Mais enfin : cette expression revient toujours. Mais
enfin comme un désir, mais enfin comme la vie même, comme l’arbitraire même et
comme l’essence même, côte à côte, mais enfin, mais enfin.
Mais enfin, comment faire passer cela
dans l’écriture, ce mais enfin, cet
abandon et cette exigence, et presque cette
autorité. La mort même, la proximité même de la mort, c’est de cela qu’il
s’agissait de rendre compte.
[…]
Ce qui n’est pas sérieux, mais à nouveau ce : mais enfin, mais enfin, mais enfin c’est là, c’est ta vie même, une
sorte de vie. La vie même ou ce qui
reste de vie ?
C’est vers la peur que les œuvres d’art tirent. Vers ce qu’elles ont d’inexorable et d’inutile. D’absolument inutile.

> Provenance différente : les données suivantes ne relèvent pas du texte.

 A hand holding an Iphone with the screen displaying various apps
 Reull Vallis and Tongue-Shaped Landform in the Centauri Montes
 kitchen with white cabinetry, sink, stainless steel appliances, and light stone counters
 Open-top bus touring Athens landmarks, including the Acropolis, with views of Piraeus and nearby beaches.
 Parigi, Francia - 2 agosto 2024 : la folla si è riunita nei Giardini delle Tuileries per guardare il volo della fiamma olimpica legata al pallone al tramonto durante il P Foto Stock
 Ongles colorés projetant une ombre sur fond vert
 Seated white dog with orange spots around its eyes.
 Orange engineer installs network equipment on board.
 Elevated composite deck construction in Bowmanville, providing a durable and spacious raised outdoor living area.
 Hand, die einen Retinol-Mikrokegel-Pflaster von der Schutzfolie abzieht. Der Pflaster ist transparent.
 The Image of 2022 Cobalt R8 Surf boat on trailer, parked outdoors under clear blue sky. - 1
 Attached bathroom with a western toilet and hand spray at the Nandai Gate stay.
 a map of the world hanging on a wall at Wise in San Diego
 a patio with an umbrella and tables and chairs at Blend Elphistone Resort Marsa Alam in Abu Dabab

Inutile ? Est-ce le mot : inutile ? Est-ce que tu le sais, hein ? Est-ce que tu le sais ? Peut-être que toute œuvre d’art est ce dont justement on ne peut rien dire, ni utile, ni inutile, ni belle, ni laide. C’est l’approche de ce rien qu’est la mort, cette mort qui a toujours été effacée, plus ou moins escamotée, dans la réalité sordide qui la précède.
Agnès Rouzier, « À haute voix », in Le fait même d’écrire, Change/Seghers, 1985, p. 222, 226 et 223.